▸ WORK INSTRUCTION
Copy the stretch of the security principles from "## 5. Fail toward" through "are auditable programs.", renaming "refund" to "reimbursement" wherever it occurs.

> For the complete documentation index, see [llms.txt](https://docs.bextree.com/llms.txt). Markdown versions of documentation pages are available by appending `.md` to page URLs; this page is available as [Markdown](https://docs.bextree.com/security/security-principles.md).

# Security Principles

The rules the system is designed around — the "why" behind the architecture pages.

## 1. Hold as little as possible, for as short as possible

Assets sit in protocol contracts or the vault; payments sit in escrow with total exit paths. Bextree's own infrastructure holds neither. The marketplace database can influence *what gets listed*, but never *where money goes*.

## 2. Verify on-chain, don't trust reports

A settlement completes when chain state proves the buyer received the asset — never when the seller, the buyer, or Bextree's own database claims it happened.

## 3. Price every risk, or eliminate it

Where seller-failure risk can be eliminated (LP positions), it's eliminated by pre-custody. Where it can't (Streamflow), it's priced with a bond calibrated so that failure costs the seller more than performing.

## 4. No standing permissions

No accounts, no sessions with ambient authority, no signature that works twice. Every wallet-attributed action is authorized by a fresh one-time nonce signature.

## 5. Fail toward the refund

Every failure path in settlement terminates at the same place: the buyer's money comes back in full, automatically. When something breaks, the default outcome is that nobody's funds are stranded.

## 6. Keep the audited surface small

The on-chain programs contain settlement logic only — no marketplace features, no admin conveniences. Small programs are auditable programs.

## 7. Say what we can't prove yet

No audit has happened yet, and program IDs aren't published yet — and these docs say so plainly. Trust claims should be verifiable or absent.

Saved entries:
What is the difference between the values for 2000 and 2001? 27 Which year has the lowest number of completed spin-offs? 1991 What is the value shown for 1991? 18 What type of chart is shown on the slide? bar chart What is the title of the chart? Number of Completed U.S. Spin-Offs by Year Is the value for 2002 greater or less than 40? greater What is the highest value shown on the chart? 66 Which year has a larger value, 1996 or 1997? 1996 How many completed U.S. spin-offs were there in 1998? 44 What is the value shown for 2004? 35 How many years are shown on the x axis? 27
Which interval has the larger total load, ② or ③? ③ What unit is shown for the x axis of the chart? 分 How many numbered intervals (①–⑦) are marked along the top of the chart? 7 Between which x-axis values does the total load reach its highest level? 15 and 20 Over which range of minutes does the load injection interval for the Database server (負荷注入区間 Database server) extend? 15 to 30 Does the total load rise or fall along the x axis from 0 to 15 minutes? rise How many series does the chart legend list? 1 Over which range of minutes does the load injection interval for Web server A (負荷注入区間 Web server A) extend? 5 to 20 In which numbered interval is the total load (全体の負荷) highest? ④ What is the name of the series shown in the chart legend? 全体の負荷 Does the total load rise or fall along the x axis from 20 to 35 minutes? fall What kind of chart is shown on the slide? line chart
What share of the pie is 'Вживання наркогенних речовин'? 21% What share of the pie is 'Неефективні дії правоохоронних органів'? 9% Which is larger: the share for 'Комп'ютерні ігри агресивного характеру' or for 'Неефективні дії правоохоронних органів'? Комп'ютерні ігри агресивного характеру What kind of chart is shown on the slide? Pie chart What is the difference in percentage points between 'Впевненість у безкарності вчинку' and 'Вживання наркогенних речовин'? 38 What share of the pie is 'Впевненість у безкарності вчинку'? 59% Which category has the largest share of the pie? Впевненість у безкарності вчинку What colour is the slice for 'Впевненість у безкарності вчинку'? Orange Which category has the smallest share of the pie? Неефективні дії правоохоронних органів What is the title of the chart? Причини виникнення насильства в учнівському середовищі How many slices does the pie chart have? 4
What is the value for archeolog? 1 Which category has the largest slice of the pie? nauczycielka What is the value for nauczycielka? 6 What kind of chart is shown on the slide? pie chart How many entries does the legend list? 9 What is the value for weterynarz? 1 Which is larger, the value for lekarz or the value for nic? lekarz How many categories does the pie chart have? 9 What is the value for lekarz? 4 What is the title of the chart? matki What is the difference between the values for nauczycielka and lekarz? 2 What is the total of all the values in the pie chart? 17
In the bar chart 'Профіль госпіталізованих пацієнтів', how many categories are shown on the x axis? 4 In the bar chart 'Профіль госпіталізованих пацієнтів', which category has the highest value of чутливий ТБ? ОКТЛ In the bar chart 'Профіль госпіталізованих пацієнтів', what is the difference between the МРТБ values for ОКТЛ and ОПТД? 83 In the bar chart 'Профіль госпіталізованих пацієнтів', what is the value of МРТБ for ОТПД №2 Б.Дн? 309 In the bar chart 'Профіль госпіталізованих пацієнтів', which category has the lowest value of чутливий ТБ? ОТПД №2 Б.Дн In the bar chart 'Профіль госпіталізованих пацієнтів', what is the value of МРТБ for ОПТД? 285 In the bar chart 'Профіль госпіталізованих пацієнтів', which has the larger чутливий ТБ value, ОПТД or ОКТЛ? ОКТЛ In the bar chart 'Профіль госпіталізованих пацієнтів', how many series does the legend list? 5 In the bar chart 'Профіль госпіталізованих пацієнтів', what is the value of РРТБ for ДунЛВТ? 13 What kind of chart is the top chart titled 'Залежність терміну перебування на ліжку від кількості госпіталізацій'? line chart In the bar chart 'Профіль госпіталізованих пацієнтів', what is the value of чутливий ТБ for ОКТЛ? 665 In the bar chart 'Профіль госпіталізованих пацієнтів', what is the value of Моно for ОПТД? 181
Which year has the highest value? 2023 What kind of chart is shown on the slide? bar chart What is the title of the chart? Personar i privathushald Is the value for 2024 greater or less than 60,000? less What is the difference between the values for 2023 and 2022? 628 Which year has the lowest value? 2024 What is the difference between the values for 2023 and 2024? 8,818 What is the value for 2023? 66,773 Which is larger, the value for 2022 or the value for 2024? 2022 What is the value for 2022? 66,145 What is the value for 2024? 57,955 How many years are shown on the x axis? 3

▸ FINISHED EXERCISE
## 5. Fail toward the reimbursement

Every failure path in settlement terminates at the same place: the buyer's money comes back in full, automatically. When something breaks, the default outcome is that nobody's funds are stranded.

## 6. Keep the audited surface small

The on-chain programs contain settlement logic only — no marketplace features, no admin conveniences. Small programs are auditable programs.